Exercise aim: Return each line of the data below unchanged and in the same order.

┌──

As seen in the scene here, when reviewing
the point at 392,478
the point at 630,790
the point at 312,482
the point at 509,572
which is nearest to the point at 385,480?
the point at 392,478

└──

The solution:
As seen in the scene here, when reviewing
the point at 392,478
the point at 630,790
the point at 312,482
the point at 509,572
which is nearest to the point at 385,480?
the point at 392,478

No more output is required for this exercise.